Goal of the exercise:
In your reply, reproduce the lines from the first one below to the line containing "Never Trust A", inclusive, exactly as they stand.

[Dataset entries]
┄┄┄┄┄┄

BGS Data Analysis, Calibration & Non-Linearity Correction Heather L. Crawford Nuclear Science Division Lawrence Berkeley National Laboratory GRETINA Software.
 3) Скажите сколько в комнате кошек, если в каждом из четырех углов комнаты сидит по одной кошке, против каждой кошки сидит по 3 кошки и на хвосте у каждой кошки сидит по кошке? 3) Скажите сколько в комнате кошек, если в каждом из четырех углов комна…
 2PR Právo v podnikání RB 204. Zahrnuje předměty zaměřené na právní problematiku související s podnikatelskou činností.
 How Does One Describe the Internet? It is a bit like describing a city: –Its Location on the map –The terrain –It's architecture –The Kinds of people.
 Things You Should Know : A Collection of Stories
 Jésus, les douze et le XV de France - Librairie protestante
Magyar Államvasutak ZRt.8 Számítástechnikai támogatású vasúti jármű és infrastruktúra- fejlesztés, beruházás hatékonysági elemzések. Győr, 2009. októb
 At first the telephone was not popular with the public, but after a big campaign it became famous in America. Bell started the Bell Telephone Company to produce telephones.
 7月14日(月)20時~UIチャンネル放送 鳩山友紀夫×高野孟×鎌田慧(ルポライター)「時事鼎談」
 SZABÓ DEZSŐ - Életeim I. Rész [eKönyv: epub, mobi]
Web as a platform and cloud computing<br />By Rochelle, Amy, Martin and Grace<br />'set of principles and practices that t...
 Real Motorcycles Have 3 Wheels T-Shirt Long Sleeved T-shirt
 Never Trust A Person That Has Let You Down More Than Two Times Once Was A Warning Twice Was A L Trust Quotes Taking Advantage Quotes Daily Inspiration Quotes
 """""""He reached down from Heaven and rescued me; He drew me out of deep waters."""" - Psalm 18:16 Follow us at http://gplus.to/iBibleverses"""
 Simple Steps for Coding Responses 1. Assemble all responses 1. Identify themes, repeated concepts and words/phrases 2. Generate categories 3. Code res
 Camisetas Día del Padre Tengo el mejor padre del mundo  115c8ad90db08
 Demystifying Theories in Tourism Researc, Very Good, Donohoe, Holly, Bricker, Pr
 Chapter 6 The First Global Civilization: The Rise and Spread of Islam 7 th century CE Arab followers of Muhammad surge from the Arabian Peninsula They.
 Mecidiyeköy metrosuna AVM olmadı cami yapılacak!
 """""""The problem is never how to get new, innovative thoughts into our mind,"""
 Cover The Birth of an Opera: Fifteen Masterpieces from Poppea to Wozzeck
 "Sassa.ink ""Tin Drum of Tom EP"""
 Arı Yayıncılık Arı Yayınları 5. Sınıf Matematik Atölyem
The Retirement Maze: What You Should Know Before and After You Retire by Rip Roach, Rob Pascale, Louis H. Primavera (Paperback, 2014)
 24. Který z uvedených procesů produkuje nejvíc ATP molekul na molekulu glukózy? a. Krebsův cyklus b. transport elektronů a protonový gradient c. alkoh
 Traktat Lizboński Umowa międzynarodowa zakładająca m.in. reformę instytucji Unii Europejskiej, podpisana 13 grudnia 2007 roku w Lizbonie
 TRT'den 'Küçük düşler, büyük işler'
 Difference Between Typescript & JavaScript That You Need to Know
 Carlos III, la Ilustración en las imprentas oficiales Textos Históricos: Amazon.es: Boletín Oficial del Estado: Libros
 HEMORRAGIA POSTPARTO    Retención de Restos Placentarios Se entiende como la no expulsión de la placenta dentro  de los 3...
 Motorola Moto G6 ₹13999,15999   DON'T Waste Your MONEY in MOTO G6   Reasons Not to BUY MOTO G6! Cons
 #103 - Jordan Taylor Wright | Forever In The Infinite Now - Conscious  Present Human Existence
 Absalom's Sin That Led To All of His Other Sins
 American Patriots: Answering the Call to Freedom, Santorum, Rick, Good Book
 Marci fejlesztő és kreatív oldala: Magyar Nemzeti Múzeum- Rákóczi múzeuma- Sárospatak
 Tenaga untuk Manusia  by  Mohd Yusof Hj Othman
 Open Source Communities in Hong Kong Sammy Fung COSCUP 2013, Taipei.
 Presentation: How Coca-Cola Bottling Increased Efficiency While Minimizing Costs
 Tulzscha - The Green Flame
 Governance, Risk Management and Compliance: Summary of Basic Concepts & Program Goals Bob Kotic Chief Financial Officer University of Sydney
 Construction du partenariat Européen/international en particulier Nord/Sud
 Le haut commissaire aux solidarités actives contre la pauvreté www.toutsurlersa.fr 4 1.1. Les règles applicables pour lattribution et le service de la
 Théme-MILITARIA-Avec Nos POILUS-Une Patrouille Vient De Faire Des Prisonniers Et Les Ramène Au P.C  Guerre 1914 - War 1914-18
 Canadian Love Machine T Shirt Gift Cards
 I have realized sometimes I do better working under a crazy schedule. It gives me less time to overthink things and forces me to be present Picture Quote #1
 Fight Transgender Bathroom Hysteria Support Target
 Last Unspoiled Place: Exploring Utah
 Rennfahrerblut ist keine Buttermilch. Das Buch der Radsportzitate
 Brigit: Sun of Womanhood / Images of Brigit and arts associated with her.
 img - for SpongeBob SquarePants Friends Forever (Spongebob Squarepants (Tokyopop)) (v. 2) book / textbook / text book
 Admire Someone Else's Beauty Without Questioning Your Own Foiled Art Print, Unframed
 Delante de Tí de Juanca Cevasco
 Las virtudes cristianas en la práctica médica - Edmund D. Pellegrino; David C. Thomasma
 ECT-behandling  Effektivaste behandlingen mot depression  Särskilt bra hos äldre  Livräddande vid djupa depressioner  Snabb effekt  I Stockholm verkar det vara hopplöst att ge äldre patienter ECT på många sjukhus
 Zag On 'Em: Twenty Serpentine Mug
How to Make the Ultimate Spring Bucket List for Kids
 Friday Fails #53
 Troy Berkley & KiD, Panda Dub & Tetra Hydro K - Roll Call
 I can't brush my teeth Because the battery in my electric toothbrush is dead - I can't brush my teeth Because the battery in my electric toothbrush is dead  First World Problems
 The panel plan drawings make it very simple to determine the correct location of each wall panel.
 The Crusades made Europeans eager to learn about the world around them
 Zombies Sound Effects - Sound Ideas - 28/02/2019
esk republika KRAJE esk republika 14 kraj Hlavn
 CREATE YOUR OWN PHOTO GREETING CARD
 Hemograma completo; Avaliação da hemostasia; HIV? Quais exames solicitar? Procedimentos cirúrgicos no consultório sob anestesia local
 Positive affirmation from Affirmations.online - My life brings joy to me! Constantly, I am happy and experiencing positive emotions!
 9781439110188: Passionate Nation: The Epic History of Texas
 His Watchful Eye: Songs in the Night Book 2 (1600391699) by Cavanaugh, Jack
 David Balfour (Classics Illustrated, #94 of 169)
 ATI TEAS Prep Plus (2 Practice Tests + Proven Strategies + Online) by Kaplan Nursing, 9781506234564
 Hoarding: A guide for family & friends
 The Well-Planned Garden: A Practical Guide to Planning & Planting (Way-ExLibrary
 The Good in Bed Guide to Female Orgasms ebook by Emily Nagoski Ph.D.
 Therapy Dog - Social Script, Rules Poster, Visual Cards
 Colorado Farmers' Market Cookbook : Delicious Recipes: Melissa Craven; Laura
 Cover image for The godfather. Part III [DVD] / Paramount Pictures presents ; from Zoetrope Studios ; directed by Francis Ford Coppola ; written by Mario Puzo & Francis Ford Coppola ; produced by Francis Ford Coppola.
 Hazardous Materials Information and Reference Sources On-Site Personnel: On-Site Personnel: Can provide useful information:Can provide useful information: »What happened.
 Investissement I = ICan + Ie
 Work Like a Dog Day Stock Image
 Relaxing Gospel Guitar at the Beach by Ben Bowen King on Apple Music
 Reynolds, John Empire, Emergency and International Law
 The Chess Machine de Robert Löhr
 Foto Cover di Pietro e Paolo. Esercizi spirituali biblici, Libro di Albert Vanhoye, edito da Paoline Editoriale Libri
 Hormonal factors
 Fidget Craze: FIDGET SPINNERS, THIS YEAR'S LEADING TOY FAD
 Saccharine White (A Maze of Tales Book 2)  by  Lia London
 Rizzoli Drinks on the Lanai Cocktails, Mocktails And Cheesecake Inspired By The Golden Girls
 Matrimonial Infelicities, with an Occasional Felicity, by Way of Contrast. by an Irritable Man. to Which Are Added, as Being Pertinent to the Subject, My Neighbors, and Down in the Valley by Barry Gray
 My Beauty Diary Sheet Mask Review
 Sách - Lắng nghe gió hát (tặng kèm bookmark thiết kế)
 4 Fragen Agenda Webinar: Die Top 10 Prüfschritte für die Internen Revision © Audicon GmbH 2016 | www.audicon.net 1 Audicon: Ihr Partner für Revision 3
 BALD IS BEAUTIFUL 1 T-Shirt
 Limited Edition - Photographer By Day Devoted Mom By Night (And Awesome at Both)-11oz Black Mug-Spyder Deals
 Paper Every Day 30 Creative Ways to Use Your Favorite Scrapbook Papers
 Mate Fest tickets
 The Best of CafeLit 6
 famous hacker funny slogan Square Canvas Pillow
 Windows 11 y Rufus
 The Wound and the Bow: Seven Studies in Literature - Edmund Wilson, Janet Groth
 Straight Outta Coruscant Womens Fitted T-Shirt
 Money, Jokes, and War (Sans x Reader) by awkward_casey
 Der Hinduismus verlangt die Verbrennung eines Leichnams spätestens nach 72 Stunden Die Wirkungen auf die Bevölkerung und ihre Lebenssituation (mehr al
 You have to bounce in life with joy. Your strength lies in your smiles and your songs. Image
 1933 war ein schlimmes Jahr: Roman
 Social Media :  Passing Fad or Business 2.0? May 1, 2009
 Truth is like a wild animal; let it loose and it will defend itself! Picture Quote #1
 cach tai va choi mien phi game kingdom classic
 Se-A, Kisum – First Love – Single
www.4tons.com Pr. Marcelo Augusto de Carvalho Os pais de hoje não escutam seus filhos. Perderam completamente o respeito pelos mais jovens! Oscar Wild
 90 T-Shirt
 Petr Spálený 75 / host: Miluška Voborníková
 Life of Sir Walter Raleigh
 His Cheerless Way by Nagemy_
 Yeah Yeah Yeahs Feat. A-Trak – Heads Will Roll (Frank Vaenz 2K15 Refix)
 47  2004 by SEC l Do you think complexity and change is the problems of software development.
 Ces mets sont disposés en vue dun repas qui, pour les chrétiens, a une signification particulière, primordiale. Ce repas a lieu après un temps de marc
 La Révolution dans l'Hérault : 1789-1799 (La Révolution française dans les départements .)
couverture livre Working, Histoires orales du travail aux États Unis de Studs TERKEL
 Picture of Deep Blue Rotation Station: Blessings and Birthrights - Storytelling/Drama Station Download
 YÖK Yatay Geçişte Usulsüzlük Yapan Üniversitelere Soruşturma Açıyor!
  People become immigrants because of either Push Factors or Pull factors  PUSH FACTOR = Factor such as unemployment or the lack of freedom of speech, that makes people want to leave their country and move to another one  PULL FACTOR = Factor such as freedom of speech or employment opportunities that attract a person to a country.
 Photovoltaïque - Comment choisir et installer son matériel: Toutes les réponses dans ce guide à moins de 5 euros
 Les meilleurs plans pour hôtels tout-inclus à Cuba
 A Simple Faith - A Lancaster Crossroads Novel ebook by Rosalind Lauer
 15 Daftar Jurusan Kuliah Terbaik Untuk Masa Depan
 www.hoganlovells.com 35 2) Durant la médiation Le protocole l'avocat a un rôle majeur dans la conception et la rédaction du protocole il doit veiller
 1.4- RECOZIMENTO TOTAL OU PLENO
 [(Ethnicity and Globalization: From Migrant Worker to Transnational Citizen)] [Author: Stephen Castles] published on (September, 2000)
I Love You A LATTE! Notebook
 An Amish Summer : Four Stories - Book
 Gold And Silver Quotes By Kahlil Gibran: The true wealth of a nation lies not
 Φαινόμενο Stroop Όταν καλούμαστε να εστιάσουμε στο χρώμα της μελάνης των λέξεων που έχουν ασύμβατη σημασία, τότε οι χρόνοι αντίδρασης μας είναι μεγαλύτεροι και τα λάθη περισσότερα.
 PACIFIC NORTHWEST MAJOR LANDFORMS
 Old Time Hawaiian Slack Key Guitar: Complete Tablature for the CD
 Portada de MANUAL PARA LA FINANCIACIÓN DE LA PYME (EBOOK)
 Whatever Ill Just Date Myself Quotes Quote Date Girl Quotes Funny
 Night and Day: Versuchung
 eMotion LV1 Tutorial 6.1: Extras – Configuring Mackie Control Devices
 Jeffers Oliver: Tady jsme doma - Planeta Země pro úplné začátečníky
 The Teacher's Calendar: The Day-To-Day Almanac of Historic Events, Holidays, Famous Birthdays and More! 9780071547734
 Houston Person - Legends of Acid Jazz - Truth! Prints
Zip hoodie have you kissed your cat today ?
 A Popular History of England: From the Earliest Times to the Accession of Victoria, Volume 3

┄┄┄┄┄┄

Finished exercise:
BGS Data Analysis, Calibration & Non-Linearity Correction Heather L. Crawford Nuclear Science Division Lawrence Berkeley National Laboratory GRETINA Software.
 3) Скажите сколько в комнате кошек, если в каждом из четырех углов комнаты сидит по одной кошке, против каждой кошки сидит по 3 кошки и на хвосте у каждой кошки сидит по кошке? 3) Скажите сколько в комнате кошек, если в каждом из четырех углов комна…
 2PR Právo v podnikání RB 204. Zahrnuje předměty zaměřené na právní problematiku související s podnikatelskou činností.
 How Does One Describe the Internet? It is a bit like describing a city: –Its Location on the map –The terrain –It's architecture –The Kinds of people.
 Things You Should Know : A Collection of Stories
 Jésus, les douze et le XV de France - Librairie protestante
Magyar Államvasutak ZRt.8 Számítástechnikai támogatású vasúti jármű és infrastruktúra- fejlesztés, beruházás hatékonysági elemzések. Győr, 2009. októb
 At first the telephone was not popular with the public, but after a big campaign it became famous in America. Bell started the Bell Telephone Company to produce telephones.
 7月14日(月)20時~UIチャンネル放送 鳩山友紀夫×高野孟×鎌田慧(ルポライター)「時事鼎談」
 SZABÓ DEZSŐ - Életeim I. Rész [eKönyv: epub, mobi]
Web as a platform and cloud computing<br />By Rochelle, Amy, Martin and Grace<br />'set of principles and practices that t...
 Real Motorcycles Have 3 Wheels T-Shirt Long Sleeved T-shirt
 Never Trust A Person That Has Let You Down More Than Two Times Once Was A Warning Twice Was A L Trust Quotes Taking Advantage Quotes Daily Inspiration Quotes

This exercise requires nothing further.